CPMLE produced significant (p<0.01) reduction in spermatozoa count of rats and increased the percentage of sperm cells that are defective when compared to the control. Histopathological study of testes showed marked necrotic lesions and sloughing off of the germinal epithelium in rats given the highest dose of 400 mg kg-1 (Fig. 4). This may have been responsible for the low sperm count and the high percentage of defective sperm cells seen in rats in this group as compared to other groups.
| Fig. 4: | Testis having sloughing-off germinal epithelium |
It has been found out that anti malarial remedies usually have anti fertility effects. Some of these compounds include chloroquine (Adeeko and Dada, 1998); Azadirachta indica, (Raji et al., 2004) Alstonia boonei (Oze et al., 2007) and dihydroartemisinin (Nwanjo et al., 2007).
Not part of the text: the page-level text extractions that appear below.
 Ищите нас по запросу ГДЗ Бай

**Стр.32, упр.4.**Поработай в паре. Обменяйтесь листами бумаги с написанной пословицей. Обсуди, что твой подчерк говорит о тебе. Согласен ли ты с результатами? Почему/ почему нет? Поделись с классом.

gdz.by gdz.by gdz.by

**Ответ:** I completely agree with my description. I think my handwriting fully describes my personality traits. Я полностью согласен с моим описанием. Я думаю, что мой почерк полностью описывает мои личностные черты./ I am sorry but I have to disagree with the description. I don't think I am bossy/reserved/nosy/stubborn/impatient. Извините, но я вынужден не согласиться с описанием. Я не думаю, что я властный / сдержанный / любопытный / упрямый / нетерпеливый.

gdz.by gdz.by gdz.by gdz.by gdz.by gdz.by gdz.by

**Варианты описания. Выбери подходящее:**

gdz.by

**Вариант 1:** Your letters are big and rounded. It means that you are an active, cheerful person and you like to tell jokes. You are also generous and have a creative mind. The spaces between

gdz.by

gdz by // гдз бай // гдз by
C. papaya has been known to be used in the treatment of malaria (Titanji et al., 2008; Arise et al., 2012). Thus, there is a possible relationship between its antimalarial and anti fertility activities. Aqueous extract of C. papaya leaves have been reported to produce similar anti fertility effects on male rats (Akinloye and Morayo, 2010). The exact mechanism by which of C. papaya leaves reduce sperm count is not known, but it has been suggested that the compound papain may cross the blood testis barrier to exert harmful effects on the seminiferous tubules of the testes (Akinloye and Morayo, 2010). Many researches have reported presence of proteins in both the sperm as well as the semen. Edwards et al. (1981) reported the presence of serum proteins (albumin, lactoferrin), glycoproteins, a kinase and prostatic.
These proteins nourish the sperm cell. In rats given CPMLE, the increased percentage of defective sperm cell could be due to the proteolytic action of the proteases in C. papaya: papain and chymopapain. These enzymes may have hydrolysed the semen proteins, making them unavailable for use by the sperm cells, thereby leading to malnutrition and defects seen in the cells.
CONCLUSION
The results obtained from this study calls for some level of caution in the use of these leaves in folkloric therapy of diseases. On the other hand, it could be a good source of drug for birth control. Further work will be conducted on C. papaya leaves to determine the exact mechanism of action for the changes seen in the semen as well as to identify the actual fractions of the extract that possesses these antifertility properties.